Jawab pertanyaan berikut berdasarkan kutipan tentang durian di Desa Lamseujen.
(a) Seberapa jauh dan ke arah mana Desa Lamseujen terletak dari Banda Aceh?
(b) Dibandingkan durian monthong, apa keunggulan durian Lamseujen?
(c) Minuman apa yang biasanya disediakan warung-warung semi-permanen selain durian?

+++ Kutipan Tersedia

Musim durian nampaknya hampir berlalu, namun kemeriahan para pecinta durian saat merayakan datangnya musim buah yang mendapat julukan “The King of Fruit” ini masih terlihat di beberapa sudut kota.
Kemeriahan itu mengingatkan pengalaman saya saat berkunjung ke Desa Lamseujen di daerah Lhoong, Kabupaten Aceh Besar, yang terletak sekitar 60 kilometer sebelah selatan Banda Aceh.
Saya menjuluki desa ini sebagai “surga durian”, karena di desa ini, terutama dari Bendungan Lamseujen, terus ke arah hulu, di kiri kanan sungai banyak terdapat kebun durian milik penduduk sekitar, yang sebenarnya sudah sangat layak jika disebut sebagai hutan durian.
Pada musim durian, di sekitar bendungan ini menjadi ramai dengan segala kegiatan yang bersangkutan dengan durian. Mulai dari para pemilik kebun durian bersama para pemuda-pemuda yang bermalam di sekitar kebun tersebut, untuk menanti buah durian matang yang jatuh lalu mengumpulkannya di keranjang-keranjang, untuk kemudian dijual keesokan harinya.
Durian yang berasal dari Lamseujen ini, menurut saya memang tidak sebesar durian monthong yang konon berasal dari Thailand itu, tapi daging durian ini lebih tebal dan rasanya lebih manis.
Aliran buah durian dari dalam hutan ke bendungan ini dengan cara dipikul, setelah itu durian sesuai hukum penawaran dan permintaan akan terdistribusi ke warung-warung semi-permanen terdekat, ke mobil-mobil yang siap mengangkut ke Banda Aceh, ke sepeda motor – sepeda motor yang membawa ke tempat-tempat yang lebih dekat, atau langsung dibawa pulang ke rumah pemilik pohon durian itu sendiri, untuk dinikmati bersama keluarga di rumah.
Sementara itu, warung-warung semi-permanen yang beberapa hari sebelum musim durian tiba telah didirikan di lokasi tersebut, juga siap melayani para pengunjung yang ingin menikmati durian on the spot.
Selain menyediakan durian, warung-warung tersebut biasanya juga menyediakan kopi sebagai minuman yang sangat umum di Aceh, juga menyediakan kudapan-kudapan kecil serta tak ketinggalan mie instan. Bayangkan, menyantap durian berteman kopi saring hangat, di pinggir sungai yang jernih bergemericik dan udara yang segar.

++++++
+++ Data Tercatat

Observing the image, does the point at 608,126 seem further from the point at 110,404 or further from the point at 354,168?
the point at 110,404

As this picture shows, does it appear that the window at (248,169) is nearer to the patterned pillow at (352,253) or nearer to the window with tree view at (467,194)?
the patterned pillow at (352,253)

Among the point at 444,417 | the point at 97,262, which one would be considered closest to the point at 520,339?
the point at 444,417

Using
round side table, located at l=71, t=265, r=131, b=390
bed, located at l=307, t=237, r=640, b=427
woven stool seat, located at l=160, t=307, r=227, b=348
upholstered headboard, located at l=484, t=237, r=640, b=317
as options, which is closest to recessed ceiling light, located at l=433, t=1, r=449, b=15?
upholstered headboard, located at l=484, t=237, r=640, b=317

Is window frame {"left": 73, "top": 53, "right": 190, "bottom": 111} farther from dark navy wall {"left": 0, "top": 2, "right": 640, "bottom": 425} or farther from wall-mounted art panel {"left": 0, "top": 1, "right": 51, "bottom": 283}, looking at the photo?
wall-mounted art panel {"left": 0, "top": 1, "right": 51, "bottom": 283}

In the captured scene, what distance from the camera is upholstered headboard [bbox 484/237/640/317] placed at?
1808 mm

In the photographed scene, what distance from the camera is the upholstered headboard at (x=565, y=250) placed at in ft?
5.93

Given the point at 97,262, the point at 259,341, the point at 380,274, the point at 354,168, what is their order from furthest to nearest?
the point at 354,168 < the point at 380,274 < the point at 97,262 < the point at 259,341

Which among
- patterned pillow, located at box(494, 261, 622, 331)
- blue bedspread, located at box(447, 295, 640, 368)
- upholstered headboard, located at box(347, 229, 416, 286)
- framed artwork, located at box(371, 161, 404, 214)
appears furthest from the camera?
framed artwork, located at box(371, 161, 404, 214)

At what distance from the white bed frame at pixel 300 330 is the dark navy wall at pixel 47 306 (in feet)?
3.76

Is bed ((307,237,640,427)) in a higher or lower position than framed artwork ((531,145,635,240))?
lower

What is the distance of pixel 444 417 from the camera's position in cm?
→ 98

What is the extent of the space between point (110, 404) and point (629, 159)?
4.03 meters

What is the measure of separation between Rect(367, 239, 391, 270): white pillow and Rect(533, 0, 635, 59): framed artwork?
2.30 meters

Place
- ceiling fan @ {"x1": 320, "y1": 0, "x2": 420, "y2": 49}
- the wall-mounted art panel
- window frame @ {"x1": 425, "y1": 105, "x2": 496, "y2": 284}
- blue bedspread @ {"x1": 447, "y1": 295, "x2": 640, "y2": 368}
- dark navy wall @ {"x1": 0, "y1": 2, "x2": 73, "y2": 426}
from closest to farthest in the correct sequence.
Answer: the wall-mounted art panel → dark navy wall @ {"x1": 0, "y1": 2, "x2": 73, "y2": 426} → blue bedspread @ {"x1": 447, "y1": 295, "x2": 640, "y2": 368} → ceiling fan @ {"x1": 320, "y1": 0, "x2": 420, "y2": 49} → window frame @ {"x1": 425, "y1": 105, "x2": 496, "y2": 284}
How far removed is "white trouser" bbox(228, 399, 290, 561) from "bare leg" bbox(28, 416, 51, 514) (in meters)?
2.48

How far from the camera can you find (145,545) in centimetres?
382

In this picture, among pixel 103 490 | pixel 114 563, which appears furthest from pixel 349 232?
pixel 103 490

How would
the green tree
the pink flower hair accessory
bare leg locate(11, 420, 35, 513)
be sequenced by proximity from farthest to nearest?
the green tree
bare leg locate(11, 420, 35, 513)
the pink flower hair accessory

++++++

*Jawaban*:
(a) Sekitar 60 kilometer sebelah selatan Banda Aceh.
(b) Dagingnya lebih tebal dan rasanya lebih manis.
(c) Kopi.